Greek Default 'Inevitable': Former Government Minister
As strikes threatened to bring struggling Greece to a standstill Wednesday, pessimism about the future of the euro zone--in its current form, at least--continued to plague the Continent.
Speculation that the Mediterranean country would have to default on its debt repayments has grown in recent days, after the government there announced that it will not meet deficit reduction targets for 2011.
If Greece were to default, it would hit the balance sheets of many European banks, and potentially even lead to the end of the euro itself.
Petros Doukas, a former Greek deputy finance minister, told CNBC Wednesday that default is "inevitable" and called for an "organized" and "orderly" haircut on the debt to try and stop a run on the banks in the event of a default.
"The capacity of the Greek people to pay taxes is really at the limit," he said. "People like me are paying taxes out of their savings and by selling off assets, not by generating new income."
Greece needs to reduce its deficits and start selling off state-backed assets in order to meet the terms of a second bailout by the International Monetary Fund (IMF) and the European Central Bank, agreed upon in July. However, the Greek protestors are chafing at government-imposed austerity measures.
Elsewhere in the European Union, politicians in stronger economies such as Germany are facing anger from their own people about bailing out the Greeks.
While euro zone policymakers maintain the currency will survive the crisis, increasing doubts are being cast on its future.
One of the arguments put forward for keeping the euro zone together is the importance of maintaining peace in Europe. The European Union grew out of trade alliances formed in the wake of the Second World War, which devastated the continent.
"We can avoid wars without having to run something which looks like a car with two and a half wheels," Jon Moulton, chairman of Better Capital and a well-known British investor, told CNBC Wednesday. "Nobody wants a repeat of the Second World War, but war is more likely with an economic crisis than without it."
"The whole system needs to stop propping up the unsavable," he said. "We need to crystallize the losses. It will be hellish to pay for, but if we don't do it now, it will be worse later."
He said that switching to a free trade arrangement, such as Switzerland has with the EU, would be the best solution.
Moulton said he believes that, like a company, the euro zone either needs to be broken up or ruled with "total control" from the top.
"We have got this intermediate thing… The model is absolute nonsense and has no clear purpose," he said.
In the case of Greece, there has been controversy over whether it submitted accurate economic data when it entered the euro in 2001.
Asked about that dispute, Doukas, who was part of the Greek government between 2004-07, said: "The data has not been different than what Eurostat had approved. There may have been some beautification of the numbers but no more than in Italy or Germany or Holland." Eurostat is the European Union's statistical information service.

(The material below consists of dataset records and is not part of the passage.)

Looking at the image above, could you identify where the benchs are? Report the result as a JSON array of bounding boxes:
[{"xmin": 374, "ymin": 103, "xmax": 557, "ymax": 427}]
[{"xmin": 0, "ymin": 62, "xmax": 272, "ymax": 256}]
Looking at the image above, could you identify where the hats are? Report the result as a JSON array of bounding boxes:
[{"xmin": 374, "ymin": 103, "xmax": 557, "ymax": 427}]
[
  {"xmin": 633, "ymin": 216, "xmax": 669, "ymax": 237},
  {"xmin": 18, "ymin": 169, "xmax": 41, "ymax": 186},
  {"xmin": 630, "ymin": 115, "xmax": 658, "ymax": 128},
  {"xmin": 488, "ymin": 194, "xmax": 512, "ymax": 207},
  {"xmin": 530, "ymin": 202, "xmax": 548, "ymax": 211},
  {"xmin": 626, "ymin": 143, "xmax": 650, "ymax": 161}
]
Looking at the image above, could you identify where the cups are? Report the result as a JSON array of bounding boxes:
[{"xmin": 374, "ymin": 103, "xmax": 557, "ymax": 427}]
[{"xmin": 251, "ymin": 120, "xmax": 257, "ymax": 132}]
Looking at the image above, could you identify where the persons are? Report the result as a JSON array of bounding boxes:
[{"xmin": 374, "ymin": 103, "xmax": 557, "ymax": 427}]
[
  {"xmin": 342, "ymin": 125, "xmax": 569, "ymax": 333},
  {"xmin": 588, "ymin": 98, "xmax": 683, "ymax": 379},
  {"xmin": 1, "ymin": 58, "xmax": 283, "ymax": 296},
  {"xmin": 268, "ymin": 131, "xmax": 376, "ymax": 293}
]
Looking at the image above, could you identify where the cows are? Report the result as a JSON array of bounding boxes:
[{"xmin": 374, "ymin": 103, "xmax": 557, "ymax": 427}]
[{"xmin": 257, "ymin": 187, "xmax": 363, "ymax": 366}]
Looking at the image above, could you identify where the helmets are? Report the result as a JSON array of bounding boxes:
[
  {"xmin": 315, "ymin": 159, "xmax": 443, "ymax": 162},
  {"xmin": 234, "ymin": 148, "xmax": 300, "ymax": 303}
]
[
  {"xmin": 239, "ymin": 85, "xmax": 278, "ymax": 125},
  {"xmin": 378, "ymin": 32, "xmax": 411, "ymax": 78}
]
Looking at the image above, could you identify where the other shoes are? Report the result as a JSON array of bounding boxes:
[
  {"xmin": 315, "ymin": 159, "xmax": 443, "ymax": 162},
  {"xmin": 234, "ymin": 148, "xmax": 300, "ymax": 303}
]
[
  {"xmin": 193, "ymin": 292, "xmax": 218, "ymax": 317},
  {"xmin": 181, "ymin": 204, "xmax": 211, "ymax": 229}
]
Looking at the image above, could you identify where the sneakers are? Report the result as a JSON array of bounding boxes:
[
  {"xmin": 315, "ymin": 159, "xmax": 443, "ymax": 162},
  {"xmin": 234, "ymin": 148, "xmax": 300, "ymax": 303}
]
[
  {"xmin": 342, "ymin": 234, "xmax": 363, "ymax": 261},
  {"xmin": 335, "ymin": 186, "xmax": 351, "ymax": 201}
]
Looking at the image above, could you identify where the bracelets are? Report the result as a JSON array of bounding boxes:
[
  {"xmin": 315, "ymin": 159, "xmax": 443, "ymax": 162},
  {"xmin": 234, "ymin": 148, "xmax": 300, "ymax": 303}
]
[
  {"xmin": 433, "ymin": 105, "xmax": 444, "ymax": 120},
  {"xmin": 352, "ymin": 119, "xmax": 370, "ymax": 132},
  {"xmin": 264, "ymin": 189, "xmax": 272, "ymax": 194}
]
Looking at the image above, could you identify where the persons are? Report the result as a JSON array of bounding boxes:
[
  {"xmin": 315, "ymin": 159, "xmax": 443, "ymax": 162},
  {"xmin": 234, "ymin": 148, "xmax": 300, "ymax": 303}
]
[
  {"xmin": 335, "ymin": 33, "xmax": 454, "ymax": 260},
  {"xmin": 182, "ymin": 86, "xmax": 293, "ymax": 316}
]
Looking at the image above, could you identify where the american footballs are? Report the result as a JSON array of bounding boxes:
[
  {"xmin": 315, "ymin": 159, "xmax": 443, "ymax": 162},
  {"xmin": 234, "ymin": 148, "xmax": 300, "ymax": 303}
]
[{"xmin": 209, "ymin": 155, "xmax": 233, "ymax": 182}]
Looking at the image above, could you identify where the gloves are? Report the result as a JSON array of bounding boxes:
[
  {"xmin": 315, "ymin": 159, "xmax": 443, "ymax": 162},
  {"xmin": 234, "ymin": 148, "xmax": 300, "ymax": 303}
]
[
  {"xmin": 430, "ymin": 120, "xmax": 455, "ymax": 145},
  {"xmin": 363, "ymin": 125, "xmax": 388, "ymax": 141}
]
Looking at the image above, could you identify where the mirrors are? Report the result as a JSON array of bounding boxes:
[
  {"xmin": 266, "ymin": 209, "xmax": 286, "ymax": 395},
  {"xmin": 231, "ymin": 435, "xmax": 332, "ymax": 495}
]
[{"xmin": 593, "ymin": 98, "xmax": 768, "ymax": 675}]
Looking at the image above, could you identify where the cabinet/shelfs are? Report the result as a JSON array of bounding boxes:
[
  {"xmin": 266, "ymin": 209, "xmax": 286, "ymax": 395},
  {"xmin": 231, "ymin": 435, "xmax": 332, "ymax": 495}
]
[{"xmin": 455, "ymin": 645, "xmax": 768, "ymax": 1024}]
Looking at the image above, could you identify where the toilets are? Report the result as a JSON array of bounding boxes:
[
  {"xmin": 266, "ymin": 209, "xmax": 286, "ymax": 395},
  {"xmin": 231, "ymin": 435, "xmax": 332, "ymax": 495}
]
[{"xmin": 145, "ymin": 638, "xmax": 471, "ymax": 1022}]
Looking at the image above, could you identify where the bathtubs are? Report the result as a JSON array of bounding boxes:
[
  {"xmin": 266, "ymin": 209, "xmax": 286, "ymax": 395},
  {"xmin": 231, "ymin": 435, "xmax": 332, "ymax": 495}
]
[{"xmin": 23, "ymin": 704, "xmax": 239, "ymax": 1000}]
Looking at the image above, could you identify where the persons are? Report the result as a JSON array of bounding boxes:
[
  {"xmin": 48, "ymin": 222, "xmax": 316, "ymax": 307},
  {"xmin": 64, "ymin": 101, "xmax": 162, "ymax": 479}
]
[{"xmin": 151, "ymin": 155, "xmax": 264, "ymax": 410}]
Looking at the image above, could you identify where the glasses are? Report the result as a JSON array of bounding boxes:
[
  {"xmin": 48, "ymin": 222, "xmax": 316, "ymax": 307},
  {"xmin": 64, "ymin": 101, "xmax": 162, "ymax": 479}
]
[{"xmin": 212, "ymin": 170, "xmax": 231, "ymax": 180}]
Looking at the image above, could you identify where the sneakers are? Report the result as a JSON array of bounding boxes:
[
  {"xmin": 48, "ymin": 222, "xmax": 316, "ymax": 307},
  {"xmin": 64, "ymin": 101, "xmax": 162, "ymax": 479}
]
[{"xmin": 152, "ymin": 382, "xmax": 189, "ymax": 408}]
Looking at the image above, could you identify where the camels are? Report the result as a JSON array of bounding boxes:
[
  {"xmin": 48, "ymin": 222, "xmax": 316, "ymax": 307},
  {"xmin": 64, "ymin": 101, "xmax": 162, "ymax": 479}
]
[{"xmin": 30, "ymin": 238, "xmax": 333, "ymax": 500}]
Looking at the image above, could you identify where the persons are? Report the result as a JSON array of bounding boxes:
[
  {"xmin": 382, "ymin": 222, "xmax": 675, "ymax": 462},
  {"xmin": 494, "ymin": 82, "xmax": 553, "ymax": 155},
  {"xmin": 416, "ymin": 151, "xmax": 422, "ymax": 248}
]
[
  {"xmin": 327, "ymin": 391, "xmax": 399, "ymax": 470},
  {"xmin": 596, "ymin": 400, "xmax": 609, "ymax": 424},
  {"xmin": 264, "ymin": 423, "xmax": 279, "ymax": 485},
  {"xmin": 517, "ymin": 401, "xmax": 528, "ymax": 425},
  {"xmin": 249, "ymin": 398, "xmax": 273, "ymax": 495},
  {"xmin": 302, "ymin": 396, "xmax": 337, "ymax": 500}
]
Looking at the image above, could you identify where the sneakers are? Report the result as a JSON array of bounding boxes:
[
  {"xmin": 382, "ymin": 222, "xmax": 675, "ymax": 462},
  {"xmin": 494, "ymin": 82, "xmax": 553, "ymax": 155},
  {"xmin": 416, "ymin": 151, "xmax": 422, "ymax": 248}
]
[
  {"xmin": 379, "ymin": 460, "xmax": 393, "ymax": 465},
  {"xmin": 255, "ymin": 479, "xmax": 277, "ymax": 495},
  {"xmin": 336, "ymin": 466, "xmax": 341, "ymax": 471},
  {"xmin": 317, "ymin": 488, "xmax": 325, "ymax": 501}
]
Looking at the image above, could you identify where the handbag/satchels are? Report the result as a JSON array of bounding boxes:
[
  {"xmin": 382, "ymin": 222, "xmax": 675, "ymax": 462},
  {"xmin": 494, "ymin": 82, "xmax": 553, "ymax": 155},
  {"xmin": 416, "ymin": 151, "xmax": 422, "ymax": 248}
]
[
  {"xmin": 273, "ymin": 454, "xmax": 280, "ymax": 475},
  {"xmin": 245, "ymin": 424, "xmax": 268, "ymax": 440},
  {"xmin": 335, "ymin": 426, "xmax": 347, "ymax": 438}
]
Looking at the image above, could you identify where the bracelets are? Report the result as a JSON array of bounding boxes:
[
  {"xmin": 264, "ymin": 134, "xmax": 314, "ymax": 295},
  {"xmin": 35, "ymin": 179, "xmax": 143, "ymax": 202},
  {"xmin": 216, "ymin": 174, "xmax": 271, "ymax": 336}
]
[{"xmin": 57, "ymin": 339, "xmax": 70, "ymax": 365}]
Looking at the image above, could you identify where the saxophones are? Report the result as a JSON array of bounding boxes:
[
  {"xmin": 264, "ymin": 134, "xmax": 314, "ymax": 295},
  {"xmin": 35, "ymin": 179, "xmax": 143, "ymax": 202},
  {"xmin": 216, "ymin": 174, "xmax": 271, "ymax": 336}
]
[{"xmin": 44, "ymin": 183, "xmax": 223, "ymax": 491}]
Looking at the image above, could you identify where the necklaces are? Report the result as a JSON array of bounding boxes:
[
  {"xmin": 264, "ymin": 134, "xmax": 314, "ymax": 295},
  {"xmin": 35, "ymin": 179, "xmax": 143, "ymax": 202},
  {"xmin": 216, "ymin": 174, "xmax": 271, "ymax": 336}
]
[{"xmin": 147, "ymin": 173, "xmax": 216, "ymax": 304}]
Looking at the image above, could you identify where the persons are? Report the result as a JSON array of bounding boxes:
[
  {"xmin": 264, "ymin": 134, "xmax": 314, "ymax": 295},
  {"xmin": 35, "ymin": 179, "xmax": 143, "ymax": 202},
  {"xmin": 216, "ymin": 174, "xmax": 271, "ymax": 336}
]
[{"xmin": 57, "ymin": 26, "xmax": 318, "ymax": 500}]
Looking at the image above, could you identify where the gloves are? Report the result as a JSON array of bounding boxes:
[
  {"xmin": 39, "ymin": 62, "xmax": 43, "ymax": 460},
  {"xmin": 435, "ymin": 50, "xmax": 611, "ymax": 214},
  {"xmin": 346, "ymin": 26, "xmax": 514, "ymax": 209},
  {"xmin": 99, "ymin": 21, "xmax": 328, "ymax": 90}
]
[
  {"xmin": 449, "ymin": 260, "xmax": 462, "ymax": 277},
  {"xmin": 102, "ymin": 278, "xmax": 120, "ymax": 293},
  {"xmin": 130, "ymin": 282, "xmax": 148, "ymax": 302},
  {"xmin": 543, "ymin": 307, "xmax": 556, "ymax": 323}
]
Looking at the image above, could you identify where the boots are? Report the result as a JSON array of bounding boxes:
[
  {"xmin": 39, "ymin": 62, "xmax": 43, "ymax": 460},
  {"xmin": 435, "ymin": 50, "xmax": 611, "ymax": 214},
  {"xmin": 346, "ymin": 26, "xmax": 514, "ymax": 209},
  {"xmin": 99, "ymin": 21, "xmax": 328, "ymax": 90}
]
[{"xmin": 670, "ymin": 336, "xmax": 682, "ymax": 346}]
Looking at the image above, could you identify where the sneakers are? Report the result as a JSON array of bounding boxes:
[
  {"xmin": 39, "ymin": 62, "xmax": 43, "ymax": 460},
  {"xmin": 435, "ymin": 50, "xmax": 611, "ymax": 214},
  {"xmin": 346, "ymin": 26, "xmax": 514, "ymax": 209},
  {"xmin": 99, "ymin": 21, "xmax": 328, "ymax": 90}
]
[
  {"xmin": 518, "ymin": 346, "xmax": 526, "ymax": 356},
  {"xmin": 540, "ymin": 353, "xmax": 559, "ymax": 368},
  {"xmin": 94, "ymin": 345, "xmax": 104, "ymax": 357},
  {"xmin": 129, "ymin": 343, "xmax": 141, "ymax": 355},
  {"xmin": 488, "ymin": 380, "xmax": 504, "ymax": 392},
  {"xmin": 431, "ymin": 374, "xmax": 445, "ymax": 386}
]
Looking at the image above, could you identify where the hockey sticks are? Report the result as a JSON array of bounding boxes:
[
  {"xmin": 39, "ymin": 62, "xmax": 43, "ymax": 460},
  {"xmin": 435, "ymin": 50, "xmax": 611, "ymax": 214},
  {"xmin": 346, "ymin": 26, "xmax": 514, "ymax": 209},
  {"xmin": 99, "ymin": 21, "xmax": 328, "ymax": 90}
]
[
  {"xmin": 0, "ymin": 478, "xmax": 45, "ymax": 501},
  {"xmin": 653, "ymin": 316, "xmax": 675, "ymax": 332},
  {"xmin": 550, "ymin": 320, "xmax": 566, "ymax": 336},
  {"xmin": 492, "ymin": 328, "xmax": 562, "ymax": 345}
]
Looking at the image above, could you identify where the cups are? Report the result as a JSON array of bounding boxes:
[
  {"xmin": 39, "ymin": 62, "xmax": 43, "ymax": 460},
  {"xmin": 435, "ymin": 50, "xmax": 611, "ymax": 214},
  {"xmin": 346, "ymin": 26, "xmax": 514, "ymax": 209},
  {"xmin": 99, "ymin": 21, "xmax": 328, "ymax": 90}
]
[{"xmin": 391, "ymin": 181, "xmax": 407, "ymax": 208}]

He said he believes that Greece's problems will be solved only by "massive privatizations," a moratorium on new taxes, and changes to the labor laws "to allow employers to manage their own affairs."
"If you do this and start getting back into surpluses rather than deficits, then I think this country will grow very, very fast," he added.
Moulton, who thinks it is "much likelier" than not that Greece will default, believes that policymakers need to start working out how to manage the default rather than attempting to avoid it.
"We need to find ways to deal with the failure rather than using sticking plasters for the next few months," he said.